- **EXERCISES TO COMPLETE**
**A)** Copy out the 300ZX no-start post word for word, everything from "We noticed that" down to "but not otherwise.".
**B)** Answer these questions from the 300ZX no-start post:
(i) How much did the poster pay for the car?
(ii) What happens when starting fluid is sprayed directly into the intake?
(iii) Which relays has the poster already replaced?
**C)** Continue the 300ZX no-start post from where it stops.
==== SELECTED EXTRACT ====
# 90 Z32 Won't Start - Electrical/Fuel Problem



## mrmojomike (Jun 14, 2010)

I have a 1990 300ZX NA 5-Speed. Bought the car (non-running) for $600. The guy before said it had some sort of electrical problem and when you turn the key all it would do is click, I think he might have been lying to me. I threw a battery in there and the first time it turned over but wouldn't start. We dumped out all of the old fuel and put in fresh, still no luck.

We noticed that when we turn the key the fuel pump does not start to pressurize the system. We take off the fuel pump relay and jump the wires and the fuel pump works great, but it stays on all the time. Tried starting the car like this but that didnt work either. We are getting power into the relay but not after that into the fuel pump control unit. We get power to the control unit if we jump the fuel pump relay but not otherwise.

When I turn the key on there is no check engine light. Also, the LED for self-diagnostic in the ECU does not turn on at all. We tried completely unplugging the ECU and when we start it the exact same thing happens. It's as though the computer is never plugged in.

We are getting spark and air but no fuel. We spray starting fluid directly into the intake and it tries to start until all the starting fluid burns up.

Fuel is pumping fine up into the fuel rail and out of it as well but the computer is not telling the injectors to spray. Fuel pressure seems fine too. I read another forum on some site about a guy with a similar problem. Turned out to just be a ground that wasn't connected (he said that the engine ground that connects to the rear drivers side of the head is the groud for the injectors and fuel pump). I am at work right now so first thing when I get home I will check that out. 

I would really rather not buy a new computer and then that not work. I took it apart and it doesn't look fried up or anything, I saw some pictures of some that got fried up and mine looks brand new compared to those. 

Anyone have any ideas other than grounds or the ECU? Another small problem is that the headlights never turn off unless I remove the relays. Key off, key on, key in my pocket, it doesn't matter, they don't turn off unless the relay is taken out or the battery disconnected.

A couple other things, looks like the PTU has already been replaced with the newer one. I've already replaced the fuel pump relay and headlight relays. We did different voltmeter readings in different places with the key on and off; we found that the injectors are getting power all the time, even when the key is off/out, is this normal? The previous owner claimed that an aftermarket stereo was being installed and then it wouldn't start. He replaced the power steering contol unit as it was competely fried (looks obviously fried, I took apart the ECU and fuel pump control unit and hoped that one of those would look fried up but didn't).

Could a bad ground cause the computer not to work? Let me know if you need anymore information concerning this or if you have any ideas. Thank you so much in advance for your help. This is my first Z and I can't wait to get it running.
==== INFORMATION GIVEN ====
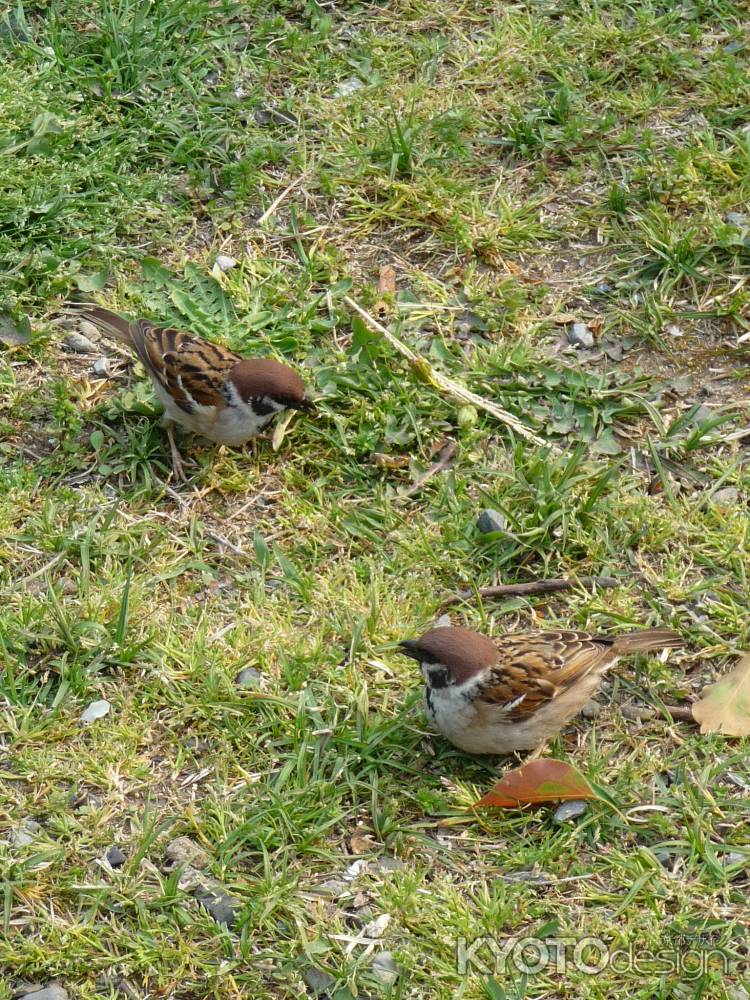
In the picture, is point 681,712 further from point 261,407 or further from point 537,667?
point 261,407

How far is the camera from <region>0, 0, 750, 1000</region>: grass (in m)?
4.27

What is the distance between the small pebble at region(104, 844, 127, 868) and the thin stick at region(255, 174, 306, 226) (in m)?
3.39

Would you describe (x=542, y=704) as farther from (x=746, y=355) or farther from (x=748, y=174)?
(x=748, y=174)

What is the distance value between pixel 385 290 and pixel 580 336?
3.17ft

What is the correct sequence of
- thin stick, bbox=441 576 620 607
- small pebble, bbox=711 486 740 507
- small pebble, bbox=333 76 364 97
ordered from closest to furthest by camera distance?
thin stick, bbox=441 576 620 607 < small pebble, bbox=711 486 740 507 < small pebble, bbox=333 76 364 97

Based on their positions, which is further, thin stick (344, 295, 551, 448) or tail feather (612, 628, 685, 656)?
thin stick (344, 295, 551, 448)

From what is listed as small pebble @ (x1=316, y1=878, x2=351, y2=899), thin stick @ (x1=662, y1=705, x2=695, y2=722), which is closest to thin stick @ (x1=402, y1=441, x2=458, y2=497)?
thin stick @ (x1=662, y1=705, x2=695, y2=722)

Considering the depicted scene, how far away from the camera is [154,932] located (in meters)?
4.17

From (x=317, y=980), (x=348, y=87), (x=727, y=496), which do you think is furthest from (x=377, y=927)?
(x=348, y=87)

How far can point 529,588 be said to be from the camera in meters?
5.18

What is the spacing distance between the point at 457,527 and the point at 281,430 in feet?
3.12

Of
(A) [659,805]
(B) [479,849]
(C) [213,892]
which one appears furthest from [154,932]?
(A) [659,805]

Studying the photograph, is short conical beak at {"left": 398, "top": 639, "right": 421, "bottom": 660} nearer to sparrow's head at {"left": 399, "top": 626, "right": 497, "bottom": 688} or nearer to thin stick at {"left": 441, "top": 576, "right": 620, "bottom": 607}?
sparrow's head at {"left": 399, "top": 626, "right": 497, "bottom": 688}

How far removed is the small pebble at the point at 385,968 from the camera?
4.08m
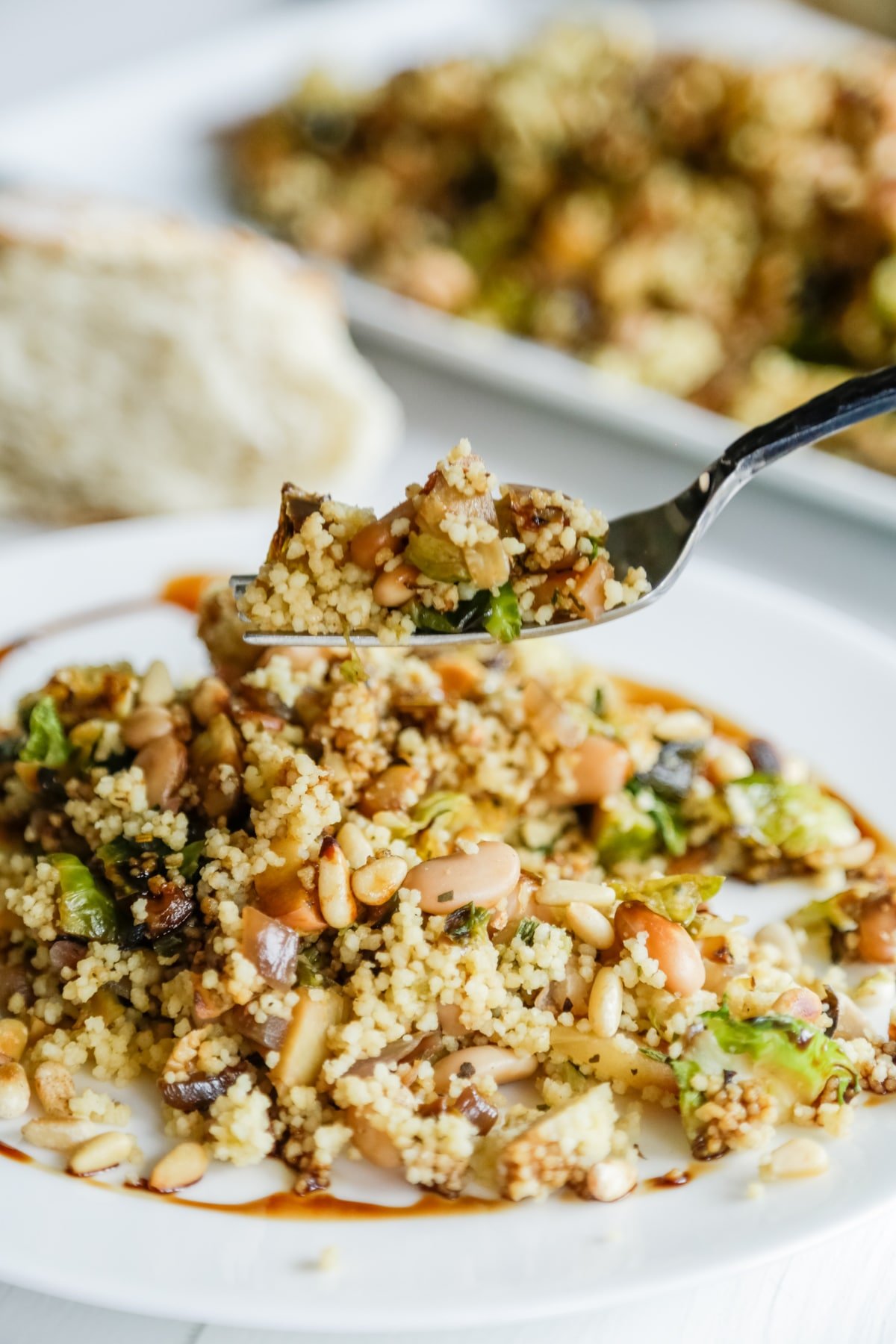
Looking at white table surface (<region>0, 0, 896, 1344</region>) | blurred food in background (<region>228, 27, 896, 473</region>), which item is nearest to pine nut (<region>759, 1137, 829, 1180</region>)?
white table surface (<region>0, 0, 896, 1344</region>)

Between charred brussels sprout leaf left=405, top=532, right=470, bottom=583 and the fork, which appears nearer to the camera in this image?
charred brussels sprout leaf left=405, top=532, right=470, bottom=583

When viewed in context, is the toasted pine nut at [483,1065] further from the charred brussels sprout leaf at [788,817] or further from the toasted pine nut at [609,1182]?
the charred brussels sprout leaf at [788,817]

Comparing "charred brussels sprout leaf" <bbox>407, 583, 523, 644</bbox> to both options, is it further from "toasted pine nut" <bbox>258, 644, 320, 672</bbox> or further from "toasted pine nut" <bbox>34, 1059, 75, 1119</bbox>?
"toasted pine nut" <bbox>34, 1059, 75, 1119</bbox>

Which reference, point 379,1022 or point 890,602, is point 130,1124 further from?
point 890,602

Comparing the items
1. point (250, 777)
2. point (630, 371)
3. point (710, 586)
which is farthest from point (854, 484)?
point (250, 777)

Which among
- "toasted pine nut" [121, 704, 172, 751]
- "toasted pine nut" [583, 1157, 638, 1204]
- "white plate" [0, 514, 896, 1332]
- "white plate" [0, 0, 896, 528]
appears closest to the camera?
"white plate" [0, 514, 896, 1332]

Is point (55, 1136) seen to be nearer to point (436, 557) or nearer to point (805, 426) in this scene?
→ point (436, 557)
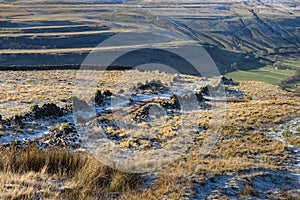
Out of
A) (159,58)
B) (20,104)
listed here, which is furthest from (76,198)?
(159,58)

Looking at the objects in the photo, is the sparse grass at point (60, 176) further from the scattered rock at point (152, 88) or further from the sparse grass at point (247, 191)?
the scattered rock at point (152, 88)

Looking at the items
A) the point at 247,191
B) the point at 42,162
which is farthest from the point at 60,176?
the point at 247,191

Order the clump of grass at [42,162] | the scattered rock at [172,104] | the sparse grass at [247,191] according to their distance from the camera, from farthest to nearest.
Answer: the scattered rock at [172,104] → the sparse grass at [247,191] → the clump of grass at [42,162]

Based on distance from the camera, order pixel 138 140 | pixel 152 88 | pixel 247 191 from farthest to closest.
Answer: pixel 152 88
pixel 138 140
pixel 247 191

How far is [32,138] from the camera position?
15.4 m

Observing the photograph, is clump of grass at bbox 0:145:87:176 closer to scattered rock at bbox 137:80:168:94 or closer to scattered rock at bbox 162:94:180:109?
scattered rock at bbox 162:94:180:109

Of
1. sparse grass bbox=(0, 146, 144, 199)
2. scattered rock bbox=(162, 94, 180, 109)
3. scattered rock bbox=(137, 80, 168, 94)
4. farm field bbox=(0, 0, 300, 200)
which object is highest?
sparse grass bbox=(0, 146, 144, 199)

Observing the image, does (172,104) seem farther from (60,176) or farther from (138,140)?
(60,176)

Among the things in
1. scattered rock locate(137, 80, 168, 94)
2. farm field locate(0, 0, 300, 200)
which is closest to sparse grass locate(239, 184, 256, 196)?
farm field locate(0, 0, 300, 200)

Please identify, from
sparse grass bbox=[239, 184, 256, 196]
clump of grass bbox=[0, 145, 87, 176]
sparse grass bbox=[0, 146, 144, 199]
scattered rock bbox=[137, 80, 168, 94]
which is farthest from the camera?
scattered rock bbox=[137, 80, 168, 94]

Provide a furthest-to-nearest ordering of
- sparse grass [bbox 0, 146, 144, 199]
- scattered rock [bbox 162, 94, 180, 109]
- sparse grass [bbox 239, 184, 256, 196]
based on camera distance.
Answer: scattered rock [bbox 162, 94, 180, 109]
sparse grass [bbox 239, 184, 256, 196]
sparse grass [bbox 0, 146, 144, 199]

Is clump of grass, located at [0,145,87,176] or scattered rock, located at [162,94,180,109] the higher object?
clump of grass, located at [0,145,87,176]

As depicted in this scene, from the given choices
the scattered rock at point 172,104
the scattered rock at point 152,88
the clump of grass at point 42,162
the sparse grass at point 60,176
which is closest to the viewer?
the sparse grass at point 60,176

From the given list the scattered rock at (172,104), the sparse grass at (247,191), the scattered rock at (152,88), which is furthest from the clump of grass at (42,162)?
the scattered rock at (152,88)
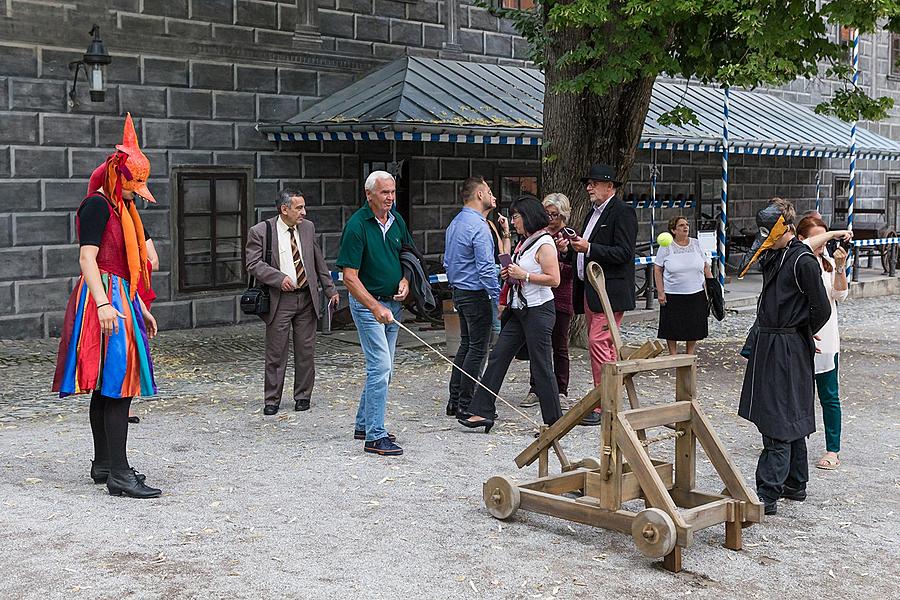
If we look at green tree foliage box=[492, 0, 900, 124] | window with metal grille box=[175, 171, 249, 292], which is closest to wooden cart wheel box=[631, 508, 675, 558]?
green tree foliage box=[492, 0, 900, 124]

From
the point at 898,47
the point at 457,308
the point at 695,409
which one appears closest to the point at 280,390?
the point at 457,308

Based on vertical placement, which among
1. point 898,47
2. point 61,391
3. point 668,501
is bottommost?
point 668,501

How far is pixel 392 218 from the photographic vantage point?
7.48 metres

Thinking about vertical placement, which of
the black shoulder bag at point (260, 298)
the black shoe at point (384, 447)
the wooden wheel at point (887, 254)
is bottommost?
the black shoe at point (384, 447)

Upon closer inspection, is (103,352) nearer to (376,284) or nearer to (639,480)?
(376,284)

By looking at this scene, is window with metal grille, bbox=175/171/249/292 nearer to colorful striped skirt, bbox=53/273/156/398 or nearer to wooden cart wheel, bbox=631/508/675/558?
colorful striped skirt, bbox=53/273/156/398

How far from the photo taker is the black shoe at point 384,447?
7277 mm

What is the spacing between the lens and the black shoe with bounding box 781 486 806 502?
6.32 m

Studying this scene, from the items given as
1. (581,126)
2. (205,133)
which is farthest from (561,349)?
(205,133)

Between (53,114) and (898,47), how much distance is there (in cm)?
1987

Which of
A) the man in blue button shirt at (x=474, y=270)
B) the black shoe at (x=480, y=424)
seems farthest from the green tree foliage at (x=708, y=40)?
the black shoe at (x=480, y=424)

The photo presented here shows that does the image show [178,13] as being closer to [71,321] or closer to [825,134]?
[71,321]

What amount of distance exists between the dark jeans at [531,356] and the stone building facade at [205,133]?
====
- **ANSWERS TO THE EXERCISES**
**A)**
We noticed that when we turn the key the fuel pump does not start to pressurize the system. We take off the fuel pump relay and jump the wires and the fuel pump works great, but it stays on all the time. Tried starting the car like this but that didnt work either. We are getting power into the relay but not after that into the fuel pump control unit. We get power to the control unit if we jump the fuel pump relay but not otherwise.

**B)**
(i) $600.
(ii) The engine tries to start until all the starting fluid burns up.
(iii) The fuel pump relay and the headlight relays.

**C)**
----------



## Shadao (Aug 14, 2007)

it could be a combo of gremlins...

check all your grounds, check all your wires there could be some corrosion causing a bad ground... gotta remember the car is 20yrs old and things wear out, and rot... soder points break or weaken causing power flow problems, connectors get corrosion... relays can look fine but arent... etc etc...

i dont know if you are familiar with JDM imports but i have seen a number of 300zx's and skylines that have the craziest ground wire set-ups... perhaps this is part of the reason why they do such mods...

hope this helps a lil and you diagnose the problem


----------



## Spongerider (Nov 18, 2002)

On the early model Z32 the power is always ON for the injectors. I would go try to find a used good ECU and see if that fixes your problems then report back to us.


----------



## mrmojomike (Jun 14, 2010)

Thanks to both of you for your help so far. We have concluded up to this point that it must be either an electrical/ground problem or the ECU. I will mess with the grounds today and also try to find a working ECU and report back.


----------



## mrmojomike (Jun 14, 2010)

Another quick note... I checked the voltage going into the ECU. I removed the harness and tested every connection. Only about half of them on side were getting power. Out of the ones getting power all were around 12V except for one that was around 8V. Does this sound normal?


----------



## bigaudiofanatic (Jun 18, 2010)

It does not sound normal, I might not be a car guy in that sense but I do car audio systems. I have seen that happen where the voltage drops on a single wire. This can be either a bad ground or a wire chaffed and being grounded out. Might sound stupid but check your fuses if you have not already done so. If he had a audio system installed and the car did not work after, could be the installer messed with the engine ground to get rid of some wining noise or something else. Either way good luck.


----------



## matthewz3 (Apr 15, 2011)

I have the same problem with mine. Did you ever find out what it was?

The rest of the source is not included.